### Required task
Edit the records below so that "football patterned tablecloth" reads "soccer print tablecloth", leaving everything else the same. Leave the pictures out of your answer.

### Records to process
——

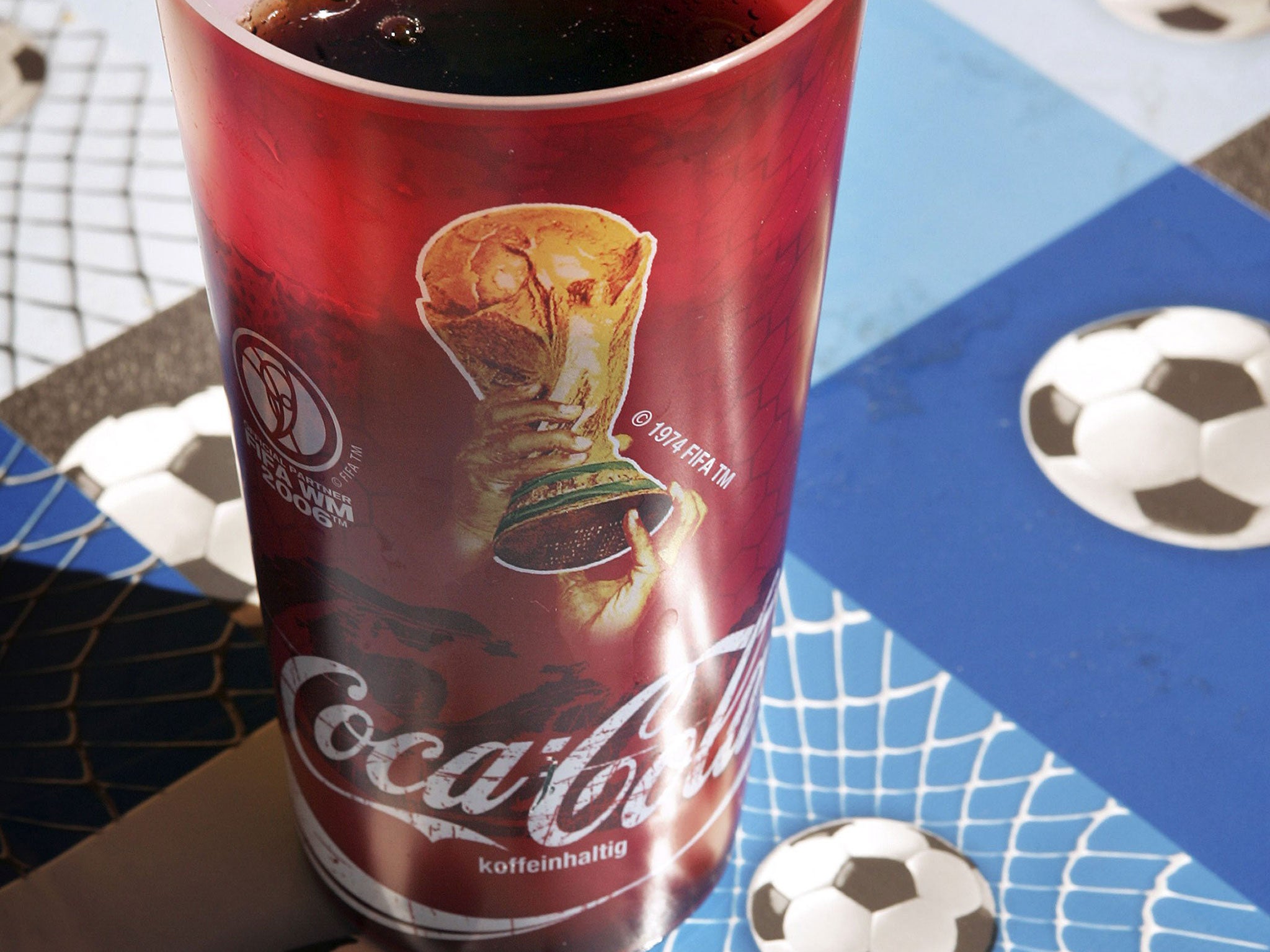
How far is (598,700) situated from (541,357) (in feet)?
0.60

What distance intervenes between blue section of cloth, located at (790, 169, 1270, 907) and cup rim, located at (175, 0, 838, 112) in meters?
0.51

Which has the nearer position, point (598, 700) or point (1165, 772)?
point (598, 700)

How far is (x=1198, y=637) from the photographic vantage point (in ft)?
2.87

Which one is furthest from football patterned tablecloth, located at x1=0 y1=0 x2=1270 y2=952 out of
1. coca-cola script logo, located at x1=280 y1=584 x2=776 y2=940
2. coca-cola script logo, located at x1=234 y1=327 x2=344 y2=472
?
coca-cola script logo, located at x1=234 y1=327 x2=344 y2=472

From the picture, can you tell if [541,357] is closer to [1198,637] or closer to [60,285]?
[1198,637]

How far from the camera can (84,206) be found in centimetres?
111

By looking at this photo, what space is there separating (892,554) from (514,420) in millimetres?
487

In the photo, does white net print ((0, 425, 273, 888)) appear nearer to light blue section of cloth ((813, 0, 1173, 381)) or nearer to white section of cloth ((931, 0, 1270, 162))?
light blue section of cloth ((813, 0, 1173, 381))

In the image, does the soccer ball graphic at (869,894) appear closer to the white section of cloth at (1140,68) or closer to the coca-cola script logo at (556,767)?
the coca-cola script logo at (556,767)

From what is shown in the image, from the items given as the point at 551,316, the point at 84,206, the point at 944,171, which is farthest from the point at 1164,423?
the point at 84,206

——

### Final answer
How far is (598,700) situated from (541,357) (in feet)?
0.60

What distance intervenes between blue section of cloth, located at (790, 169, 1270, 907) and cup rim, located at (175, 0, 838, 112) in meters?
0.51

Which has the nearer position, point (598, 700) or point (1165, 772)?
point (598, 700)

How far is (x=1198, y=637) from the photographic vantage point (in ft)?
2.87

Which one is furthest from soccer print tablecloth, located at x1=0 y1=0 x2=1270 y2=952 out of
1. coca-cola script logo, located at x1=280 y1=584 x2=776 y2=940
2. coca-cola script logo, located at x1=234 y1=327 x2=344 y2=472
?
coca-cola script logo, located at x1=234 y1=327 x2=344 y2=472

From the picture, can you tell if [541,357] is closer to [1198,637] or closer to [60,285]?
[1198,637]

How far from the camera can (84,206) be found in centimetres?
111

By looking at this photo, what space is there separating (892,554) from (514,420) in millimetres?
487

In the photo, does white net print ((0, 425, 273, 888)) appear nearer to light blue section of cloth ((813, 0, 1173, 381)) or nearer to white section of cloth ((931, 0, 1270, 162))?
light blue section of cloth ((813, 0, 1173, 381))

In the image, does the soccer ball graphic at (869,894) appear closer to the white section of cloth at (1140,68) or closer to the coca-cola script logo at (556,767)?
the coca-cola script logo at (556,767)

From what is shown in the image, from the items given as the point at 551,316, the point at 84,206, the point at 944,171, which is farthest from the point at 1164,423?
the point at 84,206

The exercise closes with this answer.